» **Task objective**
Filter out all lines without the word "Studio" from the data below, please, and copy the rest.

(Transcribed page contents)

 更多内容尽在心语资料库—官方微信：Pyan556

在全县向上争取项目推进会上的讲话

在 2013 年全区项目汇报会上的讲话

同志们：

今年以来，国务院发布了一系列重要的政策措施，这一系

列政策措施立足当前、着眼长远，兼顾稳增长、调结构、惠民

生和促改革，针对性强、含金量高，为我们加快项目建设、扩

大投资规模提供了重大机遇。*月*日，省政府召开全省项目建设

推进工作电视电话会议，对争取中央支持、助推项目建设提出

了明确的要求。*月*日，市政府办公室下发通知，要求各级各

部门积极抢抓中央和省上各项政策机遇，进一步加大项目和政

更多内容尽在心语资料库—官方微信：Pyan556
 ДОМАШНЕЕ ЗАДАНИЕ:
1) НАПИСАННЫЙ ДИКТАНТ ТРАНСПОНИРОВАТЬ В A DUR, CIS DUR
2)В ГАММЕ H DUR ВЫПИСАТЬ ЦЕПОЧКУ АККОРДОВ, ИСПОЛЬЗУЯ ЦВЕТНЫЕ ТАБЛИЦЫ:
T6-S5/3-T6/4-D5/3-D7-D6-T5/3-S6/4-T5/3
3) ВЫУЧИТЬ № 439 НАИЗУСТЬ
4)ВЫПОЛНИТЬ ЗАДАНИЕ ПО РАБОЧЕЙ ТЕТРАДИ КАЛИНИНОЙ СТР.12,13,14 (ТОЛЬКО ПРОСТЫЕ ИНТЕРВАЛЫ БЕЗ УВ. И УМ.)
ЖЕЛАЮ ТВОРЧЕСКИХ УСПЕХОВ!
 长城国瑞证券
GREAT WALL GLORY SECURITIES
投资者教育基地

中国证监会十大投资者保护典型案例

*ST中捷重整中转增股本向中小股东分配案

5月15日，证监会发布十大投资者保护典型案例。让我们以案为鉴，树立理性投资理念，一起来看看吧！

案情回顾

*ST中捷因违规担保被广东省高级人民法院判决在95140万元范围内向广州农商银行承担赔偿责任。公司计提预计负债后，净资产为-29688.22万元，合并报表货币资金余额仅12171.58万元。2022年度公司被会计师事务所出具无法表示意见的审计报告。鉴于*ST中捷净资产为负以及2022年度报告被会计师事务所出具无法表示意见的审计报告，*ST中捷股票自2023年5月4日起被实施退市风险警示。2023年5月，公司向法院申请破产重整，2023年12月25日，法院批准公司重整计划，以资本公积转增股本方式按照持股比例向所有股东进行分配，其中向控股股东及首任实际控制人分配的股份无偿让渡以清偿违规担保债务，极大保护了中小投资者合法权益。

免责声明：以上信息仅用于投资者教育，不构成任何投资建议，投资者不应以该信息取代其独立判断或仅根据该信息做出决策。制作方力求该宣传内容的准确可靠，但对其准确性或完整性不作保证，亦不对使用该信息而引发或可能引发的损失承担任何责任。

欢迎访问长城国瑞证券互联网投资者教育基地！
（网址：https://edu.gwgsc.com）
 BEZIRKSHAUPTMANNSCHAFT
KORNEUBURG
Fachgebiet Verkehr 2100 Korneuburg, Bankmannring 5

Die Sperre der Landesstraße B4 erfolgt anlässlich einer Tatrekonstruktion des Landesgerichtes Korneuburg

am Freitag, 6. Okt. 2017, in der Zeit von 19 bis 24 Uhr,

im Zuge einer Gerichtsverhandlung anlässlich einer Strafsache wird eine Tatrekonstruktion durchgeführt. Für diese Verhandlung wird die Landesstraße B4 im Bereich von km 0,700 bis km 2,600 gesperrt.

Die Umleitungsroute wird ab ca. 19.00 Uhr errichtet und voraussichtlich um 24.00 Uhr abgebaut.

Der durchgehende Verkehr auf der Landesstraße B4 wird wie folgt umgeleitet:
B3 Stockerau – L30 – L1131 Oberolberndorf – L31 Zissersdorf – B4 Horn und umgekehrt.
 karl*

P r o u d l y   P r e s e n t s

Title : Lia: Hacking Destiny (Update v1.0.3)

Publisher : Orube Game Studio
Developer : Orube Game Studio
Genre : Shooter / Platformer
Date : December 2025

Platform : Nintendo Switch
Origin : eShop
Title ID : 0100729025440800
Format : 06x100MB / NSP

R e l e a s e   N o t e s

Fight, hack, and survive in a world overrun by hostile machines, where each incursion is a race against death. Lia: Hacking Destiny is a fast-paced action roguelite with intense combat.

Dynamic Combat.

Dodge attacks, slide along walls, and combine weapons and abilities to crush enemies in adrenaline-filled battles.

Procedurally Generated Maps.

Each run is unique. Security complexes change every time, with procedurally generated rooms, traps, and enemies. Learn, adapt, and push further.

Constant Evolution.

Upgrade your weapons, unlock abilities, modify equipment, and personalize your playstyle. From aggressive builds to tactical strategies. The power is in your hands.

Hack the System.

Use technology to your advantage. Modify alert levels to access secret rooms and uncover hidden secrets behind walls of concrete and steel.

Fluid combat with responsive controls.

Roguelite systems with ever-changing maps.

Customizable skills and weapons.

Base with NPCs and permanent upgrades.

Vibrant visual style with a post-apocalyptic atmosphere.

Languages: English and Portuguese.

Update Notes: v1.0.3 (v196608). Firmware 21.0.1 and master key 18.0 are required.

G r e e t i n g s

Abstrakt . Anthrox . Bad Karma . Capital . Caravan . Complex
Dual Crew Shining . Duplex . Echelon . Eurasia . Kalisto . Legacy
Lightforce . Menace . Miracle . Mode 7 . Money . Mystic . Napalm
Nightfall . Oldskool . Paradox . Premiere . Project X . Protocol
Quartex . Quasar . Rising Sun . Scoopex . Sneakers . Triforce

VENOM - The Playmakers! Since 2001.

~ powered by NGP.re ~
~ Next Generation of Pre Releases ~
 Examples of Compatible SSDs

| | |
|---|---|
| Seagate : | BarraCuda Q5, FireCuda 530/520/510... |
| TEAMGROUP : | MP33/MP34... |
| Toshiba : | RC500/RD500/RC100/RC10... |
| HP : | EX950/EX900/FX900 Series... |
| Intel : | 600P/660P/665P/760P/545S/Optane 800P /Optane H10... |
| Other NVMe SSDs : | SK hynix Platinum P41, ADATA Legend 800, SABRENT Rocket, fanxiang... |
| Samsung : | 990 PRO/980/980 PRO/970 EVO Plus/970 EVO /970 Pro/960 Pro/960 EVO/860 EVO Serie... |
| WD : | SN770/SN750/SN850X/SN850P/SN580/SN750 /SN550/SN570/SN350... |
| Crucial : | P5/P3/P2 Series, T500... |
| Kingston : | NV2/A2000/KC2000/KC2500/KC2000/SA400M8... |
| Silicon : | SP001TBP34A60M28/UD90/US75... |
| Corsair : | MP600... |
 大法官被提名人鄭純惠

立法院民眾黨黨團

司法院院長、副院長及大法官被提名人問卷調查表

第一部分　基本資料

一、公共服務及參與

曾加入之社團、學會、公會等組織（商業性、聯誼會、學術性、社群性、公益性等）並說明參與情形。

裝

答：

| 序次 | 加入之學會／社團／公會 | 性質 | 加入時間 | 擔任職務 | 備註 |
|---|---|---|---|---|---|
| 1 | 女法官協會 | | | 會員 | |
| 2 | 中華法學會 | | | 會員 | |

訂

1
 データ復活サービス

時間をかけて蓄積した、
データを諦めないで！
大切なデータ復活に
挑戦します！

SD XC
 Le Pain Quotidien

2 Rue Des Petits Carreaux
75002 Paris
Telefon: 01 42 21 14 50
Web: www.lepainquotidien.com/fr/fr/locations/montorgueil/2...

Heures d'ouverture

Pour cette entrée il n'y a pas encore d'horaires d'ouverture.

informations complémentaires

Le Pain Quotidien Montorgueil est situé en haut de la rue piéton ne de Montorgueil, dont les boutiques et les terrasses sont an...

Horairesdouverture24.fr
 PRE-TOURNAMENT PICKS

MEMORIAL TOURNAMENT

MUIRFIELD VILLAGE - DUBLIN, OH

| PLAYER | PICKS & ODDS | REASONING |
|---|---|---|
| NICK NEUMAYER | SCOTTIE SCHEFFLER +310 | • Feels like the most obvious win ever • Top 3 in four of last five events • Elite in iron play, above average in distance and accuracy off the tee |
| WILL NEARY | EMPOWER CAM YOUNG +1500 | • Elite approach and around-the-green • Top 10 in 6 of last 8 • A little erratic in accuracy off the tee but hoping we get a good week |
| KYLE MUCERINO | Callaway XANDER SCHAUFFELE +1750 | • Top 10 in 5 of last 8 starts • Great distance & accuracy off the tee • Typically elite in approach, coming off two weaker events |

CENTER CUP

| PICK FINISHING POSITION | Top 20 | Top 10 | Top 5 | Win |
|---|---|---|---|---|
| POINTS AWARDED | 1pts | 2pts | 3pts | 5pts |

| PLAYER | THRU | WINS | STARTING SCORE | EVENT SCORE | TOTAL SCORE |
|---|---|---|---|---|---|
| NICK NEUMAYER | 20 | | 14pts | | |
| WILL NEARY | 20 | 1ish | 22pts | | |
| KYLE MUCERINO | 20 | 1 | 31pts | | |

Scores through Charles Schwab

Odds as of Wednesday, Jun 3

» **Solution to this problem**
Publisher : Orube Game Studio
Developer : Orube Game Studio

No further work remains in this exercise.